Sumiko bolted from the fort, her horse galloping with fury, the surrounding fields and mountains erased by the fog. At the mound Sumiko dismounted. The fog reduced her vision considerably. Despite the fort feeling miles away Sumiko was calm. The tingling cool on her face was a sweet balm, as she slipped her thumb ring on.

Upon the mound she could hear the cluttered approach, like a landslide of gravel. It was time to get their attention. Sumiko raised her bow, a short, recurved weapon with the characters of her ancestor’s names painted onto the back of the limbs.

She nocked an arrow, listening to the clanking of armoured destriers, isolating individual Tevaller through the din. Choosing one, Sumiko drew the bow. When the draw reached just past her ear, she opened her finger and thumb. A second and a half later a shrill cry from one of the Tevaller informed Sumiko that a horse was now without a rider.

The Tevaller took the insult as sourly, roaring into the fog. Sumiko began picking out the riders by sound alone, loosing arrow after arrow, punching rider after rider from destriers, victims to this unseen sentry.
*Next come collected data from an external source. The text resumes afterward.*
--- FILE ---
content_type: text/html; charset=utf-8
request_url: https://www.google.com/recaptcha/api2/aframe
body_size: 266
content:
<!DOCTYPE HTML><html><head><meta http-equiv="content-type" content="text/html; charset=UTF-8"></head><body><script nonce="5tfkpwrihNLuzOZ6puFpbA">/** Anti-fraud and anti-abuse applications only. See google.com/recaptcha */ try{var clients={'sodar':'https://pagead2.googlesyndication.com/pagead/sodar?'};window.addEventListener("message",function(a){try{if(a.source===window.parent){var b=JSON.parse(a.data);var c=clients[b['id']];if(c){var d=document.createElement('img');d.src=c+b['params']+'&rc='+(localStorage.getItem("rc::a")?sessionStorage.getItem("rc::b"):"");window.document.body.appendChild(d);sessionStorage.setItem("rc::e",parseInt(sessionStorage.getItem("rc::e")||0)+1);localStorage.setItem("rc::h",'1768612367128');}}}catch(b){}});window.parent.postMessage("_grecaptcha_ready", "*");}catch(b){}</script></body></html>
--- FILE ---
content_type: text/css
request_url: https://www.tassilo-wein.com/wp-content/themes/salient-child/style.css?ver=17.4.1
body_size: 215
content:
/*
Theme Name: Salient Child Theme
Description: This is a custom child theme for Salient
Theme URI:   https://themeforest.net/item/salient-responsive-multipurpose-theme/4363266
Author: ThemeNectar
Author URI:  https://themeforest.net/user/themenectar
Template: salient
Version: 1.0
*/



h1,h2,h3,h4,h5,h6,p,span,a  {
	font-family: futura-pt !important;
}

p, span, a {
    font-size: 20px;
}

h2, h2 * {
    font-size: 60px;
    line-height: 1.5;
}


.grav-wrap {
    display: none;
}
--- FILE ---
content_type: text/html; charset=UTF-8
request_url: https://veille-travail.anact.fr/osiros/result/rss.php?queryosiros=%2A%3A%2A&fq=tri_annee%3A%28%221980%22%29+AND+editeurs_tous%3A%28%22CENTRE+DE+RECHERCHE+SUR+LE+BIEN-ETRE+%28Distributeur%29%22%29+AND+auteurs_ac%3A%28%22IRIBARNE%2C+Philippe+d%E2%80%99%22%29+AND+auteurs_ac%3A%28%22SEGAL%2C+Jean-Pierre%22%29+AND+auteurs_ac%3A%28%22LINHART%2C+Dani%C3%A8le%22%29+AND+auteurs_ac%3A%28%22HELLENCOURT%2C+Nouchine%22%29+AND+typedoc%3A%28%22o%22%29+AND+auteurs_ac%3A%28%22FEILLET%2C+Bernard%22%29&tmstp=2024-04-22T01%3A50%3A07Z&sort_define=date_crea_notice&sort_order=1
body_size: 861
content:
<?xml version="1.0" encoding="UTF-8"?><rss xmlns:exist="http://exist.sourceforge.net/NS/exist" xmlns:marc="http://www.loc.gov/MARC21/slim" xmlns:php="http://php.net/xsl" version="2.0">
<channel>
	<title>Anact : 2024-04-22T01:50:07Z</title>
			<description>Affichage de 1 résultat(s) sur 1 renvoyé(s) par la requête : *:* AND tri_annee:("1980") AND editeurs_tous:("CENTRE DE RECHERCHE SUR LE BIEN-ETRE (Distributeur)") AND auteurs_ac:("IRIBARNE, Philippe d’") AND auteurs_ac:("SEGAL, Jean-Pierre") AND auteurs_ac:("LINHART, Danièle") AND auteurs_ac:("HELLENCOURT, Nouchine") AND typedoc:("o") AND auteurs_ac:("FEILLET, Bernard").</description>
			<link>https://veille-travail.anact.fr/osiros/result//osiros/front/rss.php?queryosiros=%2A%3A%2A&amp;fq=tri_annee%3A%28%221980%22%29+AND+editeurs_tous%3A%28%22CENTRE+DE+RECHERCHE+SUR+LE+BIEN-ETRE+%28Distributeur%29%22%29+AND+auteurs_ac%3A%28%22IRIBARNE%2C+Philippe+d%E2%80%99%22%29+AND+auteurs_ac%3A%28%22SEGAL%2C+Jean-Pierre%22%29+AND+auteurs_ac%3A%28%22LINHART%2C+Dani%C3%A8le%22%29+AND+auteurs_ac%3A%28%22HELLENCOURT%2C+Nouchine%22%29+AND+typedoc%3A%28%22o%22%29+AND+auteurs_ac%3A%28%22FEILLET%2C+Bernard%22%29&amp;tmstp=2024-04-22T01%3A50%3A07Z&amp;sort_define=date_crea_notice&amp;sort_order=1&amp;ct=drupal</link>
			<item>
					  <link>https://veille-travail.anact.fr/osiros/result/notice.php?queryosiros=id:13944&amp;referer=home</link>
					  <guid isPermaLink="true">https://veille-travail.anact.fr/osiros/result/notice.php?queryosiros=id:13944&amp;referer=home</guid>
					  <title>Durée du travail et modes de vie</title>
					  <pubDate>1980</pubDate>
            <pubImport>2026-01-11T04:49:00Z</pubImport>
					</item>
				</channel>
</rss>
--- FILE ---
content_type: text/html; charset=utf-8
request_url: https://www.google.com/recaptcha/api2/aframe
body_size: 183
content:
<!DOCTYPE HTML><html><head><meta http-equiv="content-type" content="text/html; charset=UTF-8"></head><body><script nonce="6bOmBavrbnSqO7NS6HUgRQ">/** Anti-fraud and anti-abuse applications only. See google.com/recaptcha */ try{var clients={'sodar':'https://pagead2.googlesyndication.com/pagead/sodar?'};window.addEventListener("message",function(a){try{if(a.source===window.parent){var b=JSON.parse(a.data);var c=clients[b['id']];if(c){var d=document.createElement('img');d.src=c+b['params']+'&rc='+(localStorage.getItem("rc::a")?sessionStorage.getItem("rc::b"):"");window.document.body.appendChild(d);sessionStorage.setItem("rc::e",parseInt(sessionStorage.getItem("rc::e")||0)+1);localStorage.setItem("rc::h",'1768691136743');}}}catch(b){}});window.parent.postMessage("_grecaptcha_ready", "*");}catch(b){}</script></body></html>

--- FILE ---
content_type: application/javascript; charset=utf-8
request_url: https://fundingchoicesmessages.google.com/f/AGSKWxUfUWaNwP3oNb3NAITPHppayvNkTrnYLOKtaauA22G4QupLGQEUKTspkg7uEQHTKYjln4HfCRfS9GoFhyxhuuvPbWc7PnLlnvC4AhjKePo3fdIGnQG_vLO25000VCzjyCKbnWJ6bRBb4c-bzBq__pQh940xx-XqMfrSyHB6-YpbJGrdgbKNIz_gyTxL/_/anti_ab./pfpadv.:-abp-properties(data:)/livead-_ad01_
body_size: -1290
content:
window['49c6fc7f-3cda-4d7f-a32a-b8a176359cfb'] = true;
Out of the fog charged only unmounted horses.

Soldiers on the wall had been counting each horse, cheering. Tallies were carved into the rampart wall. When the last of the destriers galloped from the mist, Zakara and the remaining soldiers were aching in their midriffs from cheering but continued as Sumiko sauntered back towards the fort; her bow over one shoulder, each quiver empty.